Naturalmente nada disseram sobre o apoio da própria Rede Globo e dos grandes veículos de imprensa ao golpe de 1964. Trataram, isto sim, de reafirmar o bordão de que “liberdade de expressão tem limites”, afinal “a Constituição não protege mentira e discurso de ódio”, e fizeram o elogio das “agências de checagem”.
Em suma, quem tiver assistido à reportagem e não dispuser de outras informações sairá com a impressão de que vivemos na mais absoluta institucionalidade democrática, pois a (grande) imprensa é livre. O que não é veiculado por esses canais (TVs e jornais) tem de ser “checado” por eles (por meio das tais “agências de checagem”, ligadas a esses grupos). Ficamos com a impressão de que, fora da Globo, da Folha, do Estadão, da Veja e de outros veículos afins, o que existe é mentira e “discurso de ódio”.

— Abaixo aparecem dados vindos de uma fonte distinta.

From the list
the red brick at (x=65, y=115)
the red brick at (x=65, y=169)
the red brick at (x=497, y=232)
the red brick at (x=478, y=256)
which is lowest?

Aguardamos ansiosamente algum episódio sobre a questão indígena, até agora não anunciado. A matança de índios pelos fazendeiros de Mato Grosso do Sul nunca aparece no noticiário da emissora. Por outro lado, Krenak, Guajajara e outros índios cooptados pelo imperialismo estão empenhados em ciceronear o Tio Sam pela Amazônia. Aguardemos a justificativa do STF para o marco temporal e o atraso na demarcação das terras indígenas.
Por ora, depois de assistir à propaganda eleitoral de Simone Tebet, fazendeira em área de conflito com indígenas, e ao Jornal Nacional, o que vemos é a mentira e o ódio produzidos no padrão Globo de “civilização”. Omite-se o que não interessa (muita coisa, aliás) e proclama-se em altos brados aquilo que pode render vantagens, tudo sob a bênção dos amigos das “agências de checagem”.
Fato: estão a todo o vapor na campanha da latifundiária Tebet. Lula que se cuide.